Anatomy of the Eye
The image above is a drawing i have made of the anatomy of the eye
The image above is one i have created, showing the front of the eye
The eyeball consists of three layers:
1. Fibrous layer - This is the external layer and consists of the sclera and cornea. It provides shape and resistance to the eyeball. It also provides an attachment for the extraocular and intraocular muscles of the eye. The sclera covers most of the eyeball whereas the cornea covers a small part of the front of the eye. The sclera is relatively avascular whereas the cornea is completely avascular as it relies on nutrient supply from nearby capillary beds in its periphery, lacrimal fluid and aqueous humour. The junction between the sclera and cornea is called the corneoscleral junction. This comprises the corneal limbus, which is the angle formed by the curvatures intersecting at this region.
2. Vascular layer - This consists of the Choroid, Ciliary body and Iris and is also called the Uveal tract. The choroid is contained between the sclera and the retina and is the vascular part of the eyeball lining most of the sclera. It also contains the choriocapillaries which are closest to, and supply blood to the retina. The choroid is attached to the retinal pigment epithelium. This structure has the highest perfusion rate per gram of tissue compared to all the vascular beds in the body. It is the choroid which causes the 'red eye' to appear in flash photography. The Ciliary body is a muscular thickening which connects the choroid to the iris. It is also an attachment point for the lens. The contraction and relaxation of the ciliary body controls the focussing of the lens by changing its thickness via the suspensory ligaments. Aqueous humour is secreted by the ciliary processes on the internal surface of the ciliary body. This fills the anterior chamber of the eyeball (anterior to lens, ciliary body and suspensory ligaments and behind the iris) and drains into the Canal of Schlemm. The Iris lies anterior to the lens and is the coloured part of the eye. It is composed of two muscles: the Sphincter Pupillae, which constricts the pupil via the parasympathetic nervous system and the Dilator Pupillae, which dilates the pupil via the sympathetic nervous system.
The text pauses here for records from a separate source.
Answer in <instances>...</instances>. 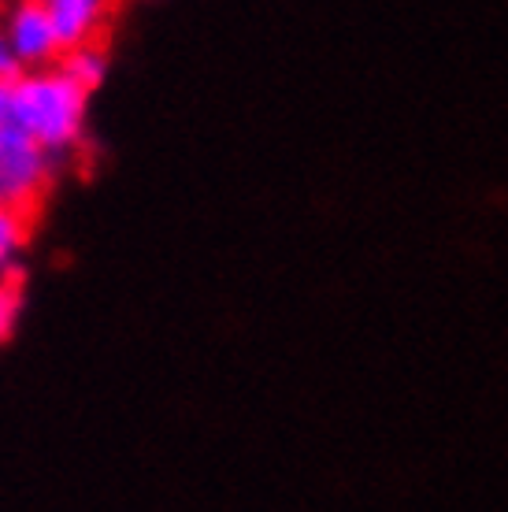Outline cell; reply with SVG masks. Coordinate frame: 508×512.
I'll return each mask as SVG.
<instances>
[{
  "instance_id": "obj_1",
  "label": "cell",
  "mask_w": 508,
  "mask_h": 512,
  "mask_svg": "<svg viewBox=\"0 0 508 512\" xmlns=\"http://www.w3.org/2000/svg\"><path fill=\"white\" fill-rule=\"evenodd\" d=\"M89 93L78 90L60 67L23 71L8 93V119L26 130L60 167L71 153H78L86 134Z\"/></svg>"
},
{
  "instance_id": "obj_2",
  "label": "cell",
  "mask_w": 508,
  "mask_h": 512,
  "mask_svg": "<svg viewBox=\"0 0 508 512\" xmlns=\"http://www.w3.org/2000/svg\"><path fill=\"white\" fill-rule=\"evenodd\" d=\"M60 167L26 130L12 119H0V208L34 219L45 205Z\"/></svg>"
},
{
  "instance_id": "obj_3",
  "label": "cell",
  "mask_w": 508,
  "mask_h": 512,
  "mask_svg": "<svg viewBox=\"0 0 508 512\" xmlns=\"http://www.w3.org/2000/svg\"><path fill=\"white\" fill-rule=\"evenodd\" d=\"M4 41L12 56L19 60L23 71H41V67H56L60 64V41H56V30H52L49 8L45 4H19L8 12L4 19Z\"/></svg>"
},
{
  "instance_id": "obj_4",
  "label": "cell",
  "mask_w": 508,
  "mask_h": 512,
  "mask_svg": "<svg viewBox=\"0 0 508 512\" xmlns=\"http://www.w3.org/2000/svg\"><path fill=\"white\" fill-rule=\"evenodd\" d=\"M56 30L60 49H82V45H101L104 30L112 23V8L104 0H45Z\"/></svg>"
},
{
  "instance_id": "obj_5",
  "label": "cell",
  "mask_w": 508,
  "mask_h": 512,
  "mask_svg": "<svg viewBox=\"0 0 508 512\" xmlns=\"http://www.w3.org/2000/svg\"><path fill=\"white\" fill-rule=\"evenodd\" d=\"M60 71H64L71 82H75L78 90H101V82L108 78V49L101 45H82V49H71L60 56Z\"/></svg>"
},
{
  "instance_id": "obj_6",
  "label": "cell",
  "mask_w": 508,
  "mask_h": 512,
  "mask_svg": "<svg viewBox=\"0 0 508 512\" xmlns=\"http://www.w3.org/2000/svg\"><path fill=\"white\" fill-rule=\"evenodd\" d=\"M19 308H23V290H19V275H15V279L0 282V342H8V334L15 331Z\"/></svg>"
},
{
  "instance_id": "obj_7",
  "label": "cell",
  "mask_w": 508,
  "mask_h": 512,
  "mask_svg": "<svg viewBox=\"0 0 508 512\" xmlns=\"http://www.w3.org/2000/svg\"><path fill=\"white\" fill-rule=\"evenodd\" d=\"M19 75H23V67H19V60L12 56L4 34H0V119H8V93H12V82Z\"/></svg>"
}]
</instances>
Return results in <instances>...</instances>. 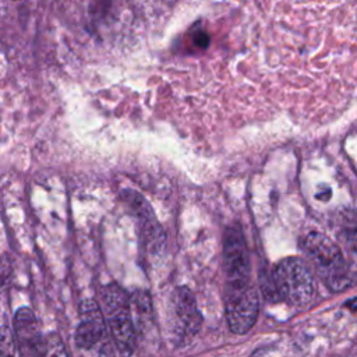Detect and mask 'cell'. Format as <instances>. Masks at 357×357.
Instances as JSON below:
<instances>
[{
	"instance_id": "obj_1",
	"label": "cell",
	"mask_w": 357,
	"mask_h": 357,
	"mask_svg": "<svg viewBox=\"0 0 357 357\" xmlns=\"http://www.w3.org/2000/svg\"><path fill=\"white\" fill-rule=\"evenodd\" d=\"M301 248L319 279L331 290L339 291L353 283V275L342 250L329 237L310 231L303 237Z\"/></svg>"
},
{
	"instance_id": "obj_2",
	"label": "cell",
	"mask_w": 357,
	"mask_h": 357,
	"mask_svg": "<svg viewBox=\"0 0 357 357\" xmlns=\"http://www.w3.org/2000/svg\"><path fill=\"white\" fill-rule=\"evenodd\" d=\"M99 308L110 332L117 353L130 357L135 349L137 332L132 321L130 298L116 283H109L100 289Z\"/></svg>"
},
{
	"instance_id": "obj_3",
	"label": "cell",
	"mask_w": 357,
	"mask_h": 357,
	"mask_svg": "<svg viewBox=\"0 0 357 357\" xmlns=\"http://www.w3.org/2000/svg\"><path fill=\"white\" fill-rule=\"evenodd\" d=\"M279 298L293 307H307L315 297V279L308 264L296 257H287L272 271Z\"/></svg>"
},
{
	"instance_id": "obj_4",
	"label": "cell",
	"mask_w": 357,
	"mask_h": 357,
	"mask_svg": "<svg viewBox=\"0 0 357 357\" xmlns=\"http://www.w3.org/2000/svg\"><path fill=\"white\" fill-rule=\"evenodd\" d=\"M259 298L252 283L226 286L225 314L229 329L236 335L247 333L257 322Z\"/></svg>"
},
{
	"instance_id": "obj_5",
	"label": "cell",
	"mask_w": 357,
	"mask_h": 357,
	"mask_svg": "<svg viewBox=\"0 0 357 357\" xmlns=\"http://www.w3.org/2000/svg\"><path fill=\"white\" fill-rule=\"evenodd\" d=\"M223 271L226 286L251 283V264L243 233L229 227L223 238Z\"/></svg>"
},
{
	"instance_id": "obj_6",
	"label": "cell",
	"mask_w": 357,
	"mask_h": 357,
	"mask_svg": "<svg viewBox=\"0 0 357 357\" xmlns=\"http://www.w3.org/2000/svg\"><path fill=\"white\" fill-rule=\"evenodd\" d=\"M202 315L194 294L187 287H177L172 297V332L178 344L188 343L201 329Z\"/></svg>"
},
{
	"instance_id": "obj_7",
	"label": "cell",
	"mask_w": 357,
	"mask_h": 357,
	"mask_svg": "<svg viewBox=\"0 0 357 357\" xmlns=\"http://www.w3.org/2000/svg\"><path fill=\"white\" fill-rule=\"evenodd\" d=\"M124 199L127 204L131 206L134 215L137 216L141 227L142 237L145 240L146 247L149 248L151 252H158L162 250L165 244V233L158 223L151 206L148 202L137 192L134 191H126L124 192Z\"/></svg>"
},
{
	"instance_id": "obj_8",
	"label": "cell",
	"mask_w": 357,
	"mask_h": 357,
	"mask_svg": "<svg viewBox=\"0 0 357 357\" xmlns=\"http://www.w3.org/2000/svg\"><path fill=\"white\" fill-rule=\"evenodd\" d=\"M106 335V324L102 317L99 304L86 300L81 305V318L75 332V343L78 347L89 350L98 346Z\"/></svg>"
},
{
	"instance_id": "obj_9",
	"label": "cell",
	"mask_w": 357,
	"mask_h": 357,
	"mask_svg": "<svg viewBox=\"0 0 357 357\" xmlns=\"http://www.w3.org/2000/svg\"><path fill=\"white\" fill-rule=\"evenodd\" d=\"M13 336L20 357H29L32 350L42 340L43 333L35 314L28 307H22L15 312L13 324Z\"/></svg>"
},
{
	"instance_id": "obj_10",
	"label": "cell",
	"mask_w": 357,
	"mask_h": 357,
	"mask_svg": "<svg viewBox=\"0 0 357 357\" xmlns=\"http://www.w3.org/2000/svg\"><path fill=\"white\" fill-rule=\"evenodd\" d=\"M128 298L135 332H148L153 326V310L149 294L145 290H135Z\"/></svg>"
},
{
	"instance_id": "obj_11",
	"label": "cell",
	"mask_w": 357,
	"mask_h": 357,
	"mask_svg": "<svg viewBox=\"0 0 357 357\" xmlns=\"http://www.w3.org/2000/svg\"><path fill=\"white\" fill-rule=\"evenodd\" d=\"M339 236L343 241L357 252V209H346L340 212L337 219Z\"/></svg>"
},
{
	"instance_id": "obj_12",
	"label": "cell",
	"mask_w": 357,
	"mask_h": 357,
	"mask_svg": "<svg viewBox=\"0 0 357 357\" xmlns=\"http://www.w3.org/2000/svg\"><path fill=\"white\" fill-rule=\"evenodd\" d=\"M29 357H68L67 349L57 333L43 335Z\"/></svg>"
},
{
	"instance_id": "obj_13",
	"label": "cell",
	"mask_w": 357,
	"mask_h": 357,
	"mask_svg": "<svg viewBox=\"0 0 357 357\" xmlns=\"http://www.w3.org/2000/svg\"><path fill=\"white\" fill-rule=\"evenodd\" d=\"M259 286H261L262 294L266 300H269V301L279 300V294H278V290H276V286H275L273 275L266 268L259 269Z\"/></svg>"
},
{
	"instance_id": "obj_14",
	"label": "cell",
	"mask_w": 357,
	"mask_h": 357,
	"mask_svg": "<svg viewBox=\"0 0 357 357\" xmlns=\"http://www.w3.org/2000/svg\"><path fill=\"white\" fill-rule=\"evenodd\" d=\"M15 343L11 331L6 326H0V357H14Z\"/></svg>"
},
{
	"instance_id": "obj_15",
	"label": "cell",
	"mask_w": 357,
	"mask_h": 357,
	"mask_svg": "<svg viewBox=\"0 0 357 357\" xmlns=\"http://www.w3.org/2000/svg\"><path fill=\"white\" fill-rule=\"evenodd\" d=\"M343 307H344V308H347L350 312L357 314V296H356V297H353V298L346 300V301H344V304H343Z\"/></svg>"
}]
</instances>
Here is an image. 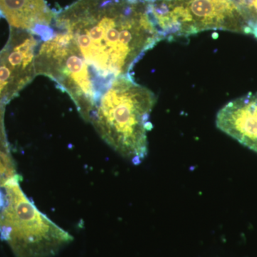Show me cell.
Listing matches in <instances>:
<instances>
[{
	"label": "cell",
	"instance_id": "6da1fadb",
	"mask_svg": "<svg viewBox=\"0 0 257 257\" xmlns=\"http://www.w3.org/2000/svg\"><path fill=\"white\" fill-rule=\"evenodd\" d=\"M54 21L104 89L163 40L145 0H76Z\"/></svg>",
	"mask_w": 257,
	"mask_h": 257
},
{
	"label": "cell",
	"instance_id": "7a4b0ae2",
	"mask_svg": "<svg viewBox=\"0 0 257 257\" xmlns=\"http://www.w3.org/2000/svg\"><path fill=\"white\" fill-rule=\"evenodd\" d=\"M157 98L131 76L114 79L99 97L89 123L101 138L135 165L148 154L147 133Z\"/></svg>",
	"mask_w": 257,
	"mask_h": 257
},
{
	"label": "cell",
	"instance_id": "3957f363",
	"mask_svg": "<svg viewBox=\"0 0 257 257\" xmlns=\"http://www.w3.org/2000/svg\"><path fill=\"white\" fill-rule=\"evenodd\" d=\"M20 179L18 175L5 186L0 237L15 257H53L73 237L37 209L22 190Z\"/></svg>",
	"mask_w": 257,
	"mask_h": 257
},
{
	"label": "cell",
	"instance_id": "277c9868",
	"mask_svg": "<svg viewBox=\"0 0 257 257\" xmlns=\"http://www.w3.org/2000/svg\"><path fill=\"white\" fill-rule=\"evenodd\" d=\"M164 39L172 41L203 31L225 30L249 34L234 0H145Z\"/></svg>",
	"mask_w": 257,
	"mask_h": 257
},
{
	"label": "cell",
	"instance_id": "5b68a950",
	"mask_svg": "<svg viewBox=\"0 0 257 257\" xmlns=\"http://www.w3.org/2000/svg\"><path fill=\"white\" fill-rule=\"evenodd\" d=\"M36 72L67 93L82 119L89 122L104 89L64 32L57 30L40 44Z\"/></svg>",
	"mask_w": 257,
	"mask_h": 257
},
{
	"label": "cell",
	"instance_id": "8992f818",
	"mask_svg": "<svg viewBox=\"0 0 257 257\" xmlns=\"http://www.w3.org/2000/svg\"><path fill=\"white\" fill-rule=\"evenodd\" d=\"M39 46L35 34L10 27L9 38L0 50V102L9 103L37 77Z\"/></svg>",
	"mask_w": 257,
	"mask_h": 257
},
{
	"label": "cell",
	"instance_id": "52a82bcc",
	"mask_svg": "<svg viewBox=\"0 0 257 257\" xmlns=\"http://www.w3.org/2000/svg\"><path fill=\"white\" fill-rule=\"evenodd\" d=\"M216 126L223 133L257 153V93H249L218 111Z\"/></svg>",
	"mask_w": 257,
	"mask_h": 257
},
{
	"label": "cell",
	"instance_id": "ba28073f",
	"mask_svg": "<svg viewBox=\"0 0 257 257\" xmlns=\"http://www.w3.org/2000/svg\"><path fill=\"white\" fill-rule=\"evenodd\" d=\"M0 18L6 19L12 28L45 37L55 13L45 0H0Z\"/></svg>",
	"mask_w": 257,
	"mask_h": 257
},
{
	"label": "cell",
	"instance_id": "9c48e42d",
	"mask_svg": "<svg viewBox=\"0 0 257 257\" xmlns=\"http://www.w3.org/2000/svg\"><path fill=\"white\" fill-rule=\"evenodd\" d=\"M18 176L10 154L0 151V189Z\"/></svg>",
	"mask_w": 257,
	"mask_h": 257
},
{
	"label": "cell",
	"instance_id": "30bf717a",
	"mask_svg": "<svg viewBox=\"0 0 257 257\" xmlns=\"http://www.w3.org/2000/svg\"><path fill=\"white\" fill-rule=\"evenodd\" d=\"M6 104L0 102V151L9 153L10 148L5 128V111Z\"/></svg>",
	"mask_w": 257,
	"mask_h": 257
}]
</instances>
3. Inner layer - This layer is called the Retina and is the sensory neural layer. It consists of two parts: an optic part and a non-visual part.The optic part contains two layers and is sensitive to light. One layer is the neural layer, which is light receptive. The other is a pigmented layer which reduces the scattering of light and therefore enhances the light-absorbing capacity of the choroid layer. The non-visual retina continues anteriorly from the pigmented layer, extending towards the ciliary body and the iris. This is called the ciliary and iridial part of the retina respectively. In clinical terms, the posterior part of the eyeball is called the fundus. An image of a fundus is shown below.
Anatomy of the Retina
Above is a labelled image of my own retina, showing the main features of a normal retina
Macula Lutea - This is a rounded yellow area in the retina where the light is focussed on by the lens. This yellow colour is only seen when the retina is being examined by red-free light. It contains the Fovea at the centre and is specialised for the acuity of vision.
Fovea Centralis - This is the a small depression at the centre of the Macula and contains the highest number of photoreceptors, mainly cones, which are involved in high resolution colour vision. This area is avascular and is 1.5mm in diameter. The centre of the fovea is called the foveola.
Optic Disk - This is where the retinal ganglion cells emerge and form the Optic nerve (CN II). The sensory fibers and vessels for the optic nerve enter the eye here. The optic disk contains no photorecepetors and is therefore insensitive to light. This region is called the 'blind spot'.
Peripheral Retina - The peripheral retina contains more rods than cones which are evenly spaced out. This is responsible for peripheral vision.
Blood supply of the Retina -The retina is supplied by the Central Retinal artery which arises from the Ophthalmic artery. The rods and cones on the outer layer are supplied by the choriocapillaries. Venous drainage occurs via the Central retinal vein.